Calculate Concept Mover's Distance

Concept Mover's Distance classifies documents of any length along a continuous measure of engagement with a given concept of interest using word embeddings.

CMDist(
  dtm,
  cw = NULL,
  cv = NULL,
  wv,
  missing = "stop",
  scale = TRUE,
  sens_interval = FALSE,
  alpha = 1,
  n_iters = 20L,
  parallel = FALSE,
  threads = 2L,
  setup_timeout = 120L
)

cmdist(
  dtm,
  cw = NULL,
  cv = NULL,
  wv,
  missing = "stop",
  scale = TRUE,
  sens_interval = FALSE,
  alpha = 1,
  n_iters = 20L,
  parallel = FALSE,
  threads = 2L,
  setup_timeout = 120L
)

Arguments

dtm: Document-term matrix with words as columns. Works with DTMs produced by any popular text analysis package, or using the dtm_builder() function.
cw: Vector with concept word(s) (e.g., c("love", "money"), c("critical thinking"))
cv: Concept vector(s) as output from get_direction(), get_centroid(), or get_regions()
wv: Matrix of word embedding vectors (a.k.a embedding model) with rows as words.
missing: Indicates what action to take if words are not in embeddings. If action = "stop" (default), the function is stopped and an error messages states which words are missing. If action = "remove", output is the same as terms but missing words or rows with missing words are removed. Missing words will be printed as a message.
scale: Logical (default = FALSE) uses scale() on output. This will set zero to the mean of the estimates, and scale by the standard deviation of the estimates. Document estimates will, therefore, be relative to other documents within that specific run, but not necessarily across discrete runs.
sens_interval: logical (default = FALSE), if TRUE several CMDs will be estimate on N resampled DTMs, sensitivity intervals are produced by returning the 2.5 and 97.5 percentiles of estimated CMDs for a given concept word or concept vector.
alpha: If sens_interval = TRUE, a number indicating the proportion of the document length to be resampled for sensitivity intervals. Default is 1 or 100 percent of each documents' length.
n_iters: If sens_interval = TRUE, integer (default = 20L) indicates the number of resampled DTMs to produced for sensitivity intervals
parallel: Logical (default = FALSE), whether to parallelize estimate
threads: If parallel = TRUE, an integer indicating attempts to connect to master before failing.
setup_timeout: If parallel = TRUE, maximum number of seconds a worker attempts to connect to master before failing.

Value

Returns a data frame with the first column as document ids and each subsequent column as the CMD engagement corresponding to each concept word or concept vector. The upper and lower bound estimates will follow each unique CMD if sens_interval = TRUE.

Details

CMDist() requires three things: a (1) document-term matrix (DTM), a (2) matrix of word embedding vectors, and (3) concept words or concept vectors. The function uses word counts from the DTM and word similarities from the cosine similarity of their respective word vectors in a word embedding model. The "cost" of transporting all the words in a document to a single vector or a few vectors (denoting a concept of interest) is the measure of engagement, with higher costs indicating less engagement. For intuitiveness the output of CMDist() is inverted such that higher numbers will indicate more engagement with a concept of interest.
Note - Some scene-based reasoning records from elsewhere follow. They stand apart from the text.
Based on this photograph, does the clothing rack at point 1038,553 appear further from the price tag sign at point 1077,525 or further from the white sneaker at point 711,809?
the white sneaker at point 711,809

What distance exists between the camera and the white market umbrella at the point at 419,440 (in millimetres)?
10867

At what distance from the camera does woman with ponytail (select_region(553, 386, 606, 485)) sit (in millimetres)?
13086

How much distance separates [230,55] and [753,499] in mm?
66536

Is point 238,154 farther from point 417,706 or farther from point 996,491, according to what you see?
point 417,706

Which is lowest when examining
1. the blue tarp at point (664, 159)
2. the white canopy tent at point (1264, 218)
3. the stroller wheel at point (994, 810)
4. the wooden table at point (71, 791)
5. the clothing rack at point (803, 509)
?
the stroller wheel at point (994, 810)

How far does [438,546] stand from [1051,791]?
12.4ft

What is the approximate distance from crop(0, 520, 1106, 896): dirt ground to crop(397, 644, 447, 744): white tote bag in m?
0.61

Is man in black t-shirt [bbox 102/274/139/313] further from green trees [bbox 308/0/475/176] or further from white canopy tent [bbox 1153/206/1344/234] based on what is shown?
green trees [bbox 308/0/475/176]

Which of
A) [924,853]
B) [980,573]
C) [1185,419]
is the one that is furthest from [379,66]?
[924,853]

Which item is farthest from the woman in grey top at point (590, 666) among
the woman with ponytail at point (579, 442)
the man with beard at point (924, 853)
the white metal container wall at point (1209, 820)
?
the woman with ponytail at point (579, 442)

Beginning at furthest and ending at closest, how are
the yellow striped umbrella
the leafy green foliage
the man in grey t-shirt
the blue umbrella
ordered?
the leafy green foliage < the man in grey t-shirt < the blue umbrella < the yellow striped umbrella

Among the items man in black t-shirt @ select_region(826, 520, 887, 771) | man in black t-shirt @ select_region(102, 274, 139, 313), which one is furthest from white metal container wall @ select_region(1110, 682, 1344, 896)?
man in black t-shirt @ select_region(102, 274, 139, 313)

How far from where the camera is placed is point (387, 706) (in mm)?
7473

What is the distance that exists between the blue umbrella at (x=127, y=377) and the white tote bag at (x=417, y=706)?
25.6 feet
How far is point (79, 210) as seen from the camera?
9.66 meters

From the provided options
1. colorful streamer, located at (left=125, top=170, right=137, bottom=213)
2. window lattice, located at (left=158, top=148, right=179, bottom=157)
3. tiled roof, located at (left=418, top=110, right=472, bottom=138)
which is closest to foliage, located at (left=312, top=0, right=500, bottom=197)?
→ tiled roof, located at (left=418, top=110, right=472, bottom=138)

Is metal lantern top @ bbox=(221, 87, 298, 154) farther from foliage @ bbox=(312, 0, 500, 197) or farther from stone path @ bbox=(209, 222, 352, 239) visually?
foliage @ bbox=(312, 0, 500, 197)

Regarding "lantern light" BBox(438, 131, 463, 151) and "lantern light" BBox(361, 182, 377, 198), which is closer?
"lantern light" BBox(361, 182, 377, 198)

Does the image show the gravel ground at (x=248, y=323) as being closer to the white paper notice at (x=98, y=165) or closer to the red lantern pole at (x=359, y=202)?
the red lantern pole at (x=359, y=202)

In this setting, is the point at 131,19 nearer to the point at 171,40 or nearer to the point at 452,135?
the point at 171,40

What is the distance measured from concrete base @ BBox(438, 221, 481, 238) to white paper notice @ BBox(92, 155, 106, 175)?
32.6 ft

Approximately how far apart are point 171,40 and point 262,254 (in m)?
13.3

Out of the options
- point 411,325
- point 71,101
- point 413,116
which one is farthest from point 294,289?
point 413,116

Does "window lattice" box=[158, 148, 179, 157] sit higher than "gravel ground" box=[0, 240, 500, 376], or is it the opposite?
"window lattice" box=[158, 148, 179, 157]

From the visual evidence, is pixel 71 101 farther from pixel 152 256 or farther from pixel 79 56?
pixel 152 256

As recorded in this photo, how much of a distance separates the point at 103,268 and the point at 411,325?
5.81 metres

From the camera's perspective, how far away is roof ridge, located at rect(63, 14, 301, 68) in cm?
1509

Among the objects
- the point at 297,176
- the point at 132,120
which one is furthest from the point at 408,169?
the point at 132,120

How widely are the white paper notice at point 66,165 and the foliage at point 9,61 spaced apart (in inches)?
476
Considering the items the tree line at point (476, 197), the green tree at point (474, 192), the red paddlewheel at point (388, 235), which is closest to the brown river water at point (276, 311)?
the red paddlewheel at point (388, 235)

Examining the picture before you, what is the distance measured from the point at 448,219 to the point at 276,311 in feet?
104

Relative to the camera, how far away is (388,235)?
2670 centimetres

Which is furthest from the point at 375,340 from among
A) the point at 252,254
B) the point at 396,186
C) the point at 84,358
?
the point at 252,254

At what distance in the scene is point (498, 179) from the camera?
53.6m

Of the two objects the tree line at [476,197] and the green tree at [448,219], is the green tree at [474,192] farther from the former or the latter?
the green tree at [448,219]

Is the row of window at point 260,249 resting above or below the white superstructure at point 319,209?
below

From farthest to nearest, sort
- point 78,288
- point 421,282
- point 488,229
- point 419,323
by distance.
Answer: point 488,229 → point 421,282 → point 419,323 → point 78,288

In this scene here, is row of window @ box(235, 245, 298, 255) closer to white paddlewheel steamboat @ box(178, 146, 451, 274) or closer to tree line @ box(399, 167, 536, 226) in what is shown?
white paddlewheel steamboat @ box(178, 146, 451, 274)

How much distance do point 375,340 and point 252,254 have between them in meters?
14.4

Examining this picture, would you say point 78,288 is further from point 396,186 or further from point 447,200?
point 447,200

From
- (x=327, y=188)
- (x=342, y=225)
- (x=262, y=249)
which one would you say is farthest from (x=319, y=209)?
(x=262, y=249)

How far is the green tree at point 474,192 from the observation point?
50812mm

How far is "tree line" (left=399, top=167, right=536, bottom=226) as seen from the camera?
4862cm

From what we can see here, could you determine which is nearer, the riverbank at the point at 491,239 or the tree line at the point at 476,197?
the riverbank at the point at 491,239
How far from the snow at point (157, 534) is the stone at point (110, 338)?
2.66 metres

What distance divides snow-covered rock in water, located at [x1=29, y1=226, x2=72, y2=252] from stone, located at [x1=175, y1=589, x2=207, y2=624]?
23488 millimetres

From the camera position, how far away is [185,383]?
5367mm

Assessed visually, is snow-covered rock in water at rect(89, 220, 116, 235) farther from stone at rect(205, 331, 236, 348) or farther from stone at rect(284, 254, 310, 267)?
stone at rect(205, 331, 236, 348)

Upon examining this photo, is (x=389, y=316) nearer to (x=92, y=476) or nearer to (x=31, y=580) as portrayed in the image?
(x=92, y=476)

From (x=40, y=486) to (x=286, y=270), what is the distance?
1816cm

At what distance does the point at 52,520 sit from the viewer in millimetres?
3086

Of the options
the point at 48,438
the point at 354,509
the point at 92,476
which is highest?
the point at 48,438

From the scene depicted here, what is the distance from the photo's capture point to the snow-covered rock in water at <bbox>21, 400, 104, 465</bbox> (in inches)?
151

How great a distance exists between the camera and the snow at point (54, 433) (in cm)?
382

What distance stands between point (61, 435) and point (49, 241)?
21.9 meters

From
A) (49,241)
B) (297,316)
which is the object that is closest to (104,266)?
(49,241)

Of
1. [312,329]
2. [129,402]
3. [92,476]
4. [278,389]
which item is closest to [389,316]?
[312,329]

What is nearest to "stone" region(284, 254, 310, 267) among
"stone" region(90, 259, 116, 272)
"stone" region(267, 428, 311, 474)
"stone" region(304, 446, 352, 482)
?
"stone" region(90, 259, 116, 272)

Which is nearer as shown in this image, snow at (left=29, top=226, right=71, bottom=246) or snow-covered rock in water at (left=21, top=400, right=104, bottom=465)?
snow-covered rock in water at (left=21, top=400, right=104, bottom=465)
The vector, or vectors, of the concept are specified in several ways. The simplest involves selecting a single word from the word embeddings, the analyst can also specify the concept by indicating a few words. The algorithm then splits the overall flow between each concept word (roughly) depending on which word in the document is nearest. The words need not be in the DTM, but they must be in the word embeddings (the function will either stop or remove words not in the embeddings).

Instead of selecting a word already in the embedding space, the function can also take a vector extracted from the embedding space in the form of a centroid (which averages the vectors of several words) ,a direction (which uses the offset of several juxtaposing words), or a region (which is built by clustering words into $k$ regions). The get_centroid(), get_direction(), and get_regions() functions will extract these.

References

Stoltz, Dustin S., and Marshall A. Taylor. (2019) 'Concept Mover's Distance' Journal of Computational Social Science 2(2):293-313. doi:10.1007/s42001-019-00048-6 .
Taylor, Marshall A., and Dustin S. Stoltz. (2020) 'Integrating semantic directions with concept mover's distance to measure binary concept engagement.' Journal of Computational Social Science 1-12. doi:10.1007/s42001-020-00075-8 .
Taylor, Marshall A., and Dustin S. Stoltz. (2020) 'Concept Class Analysis: A Method for Identifying Cultural Schemas in Texts.' Sociological Science 7:544-569. doi:10.15195/v7.a23 .

Author

Dustin Stoltz and Marshall Taylor

Examples



# load example word embeddings
data(ft_wv_sample)

# load example text
data(jfk_speech)

# minimal preprocessing
jfk_speech$sentence <- tolower(jfk_speech$sentence)
jfk_speech$sentence <- gsub("[[:punct:]]+", " ", jfk_speech$sentence)

# create DTM
dtm <- dtm_builder(jfk_speech, sentence, sentence_id)

# example 1
cm.dists <- CMDist(dtm,
  cw = "space",
  wv = ft_wv_sample
)

# example 2
space <- c("spacecraft", "rocket", "moon")
cen <- get_centroid(anchors = space, wv = ft_wv_sample)

cm.dists <- CMDist(dtm,
  cv = cen,
  wv = ft_wv_sample
)